On the threshold of early winter let us glance at the autumn this year. The peculiarity of the 2016 autumn was the early snow. Already on October 25 the first snowmen appeared in Estonia. True, their life was not long..
The next morning I found large numbers of tracks on the thawing snow, at first sight belonging to unknown creatures. Closer inspection showed that at least for the common frogs the snow had fallen unexpectedly. With jumps a handspan* long the tracks went without fail towards the pond. The tracks were many. In the area with the busiest traffic I saw on a stretch of 2 meters the tracks of 5 frogs. Clearly a mass migration to the wintering area. All had taken place in the night. In the morning no amphibians were to be seen anywhere.
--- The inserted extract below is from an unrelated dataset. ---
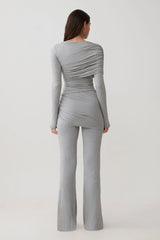 Keaton Modal Straight Leg Overlay Pant - Grey Marle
It surprised me that coldblooded animals managed to be so active in thawing snow. Their sense of direction was amazing too. The routes were as if drawn by ruler, always straight in the direction of the pond. Not a single unnecessary jump. Try to check the surroundings in the dark from the level of a frog’s eye! The result is zero. Yet all the little animals knew where to head..
The movements on the snow had caught the attention of a fox. The frogs found were marked with a couple of urine drops. The tracks revealed that it was a male fox.
The interest of a ferret in the events was greater. At the crossing of the tracks the journey of the frog ended. Three frogs had been dragged to the cavities at the roots of an old black alder shrub stand. A ferret habitually sets up winter stores. It bites the frog in the neck, so it is paralysed but stays alive. This ensures that the food does not get spoilt. Sometimes one hiding place may contain a bucket of frogs. Always good to have enough stores for rainy days. .
Badgers too eat frogs but in late autumn-early winter the frogs will no longer end up in a badger’s jaws because badgers have finished feeding when the snow arrives. Badgers are ready for the winter sleep.
* Estonian vaks - old measuring unit, handspan in English, distance between thumb and little finger in an outstretched hand, roughly 22 cm.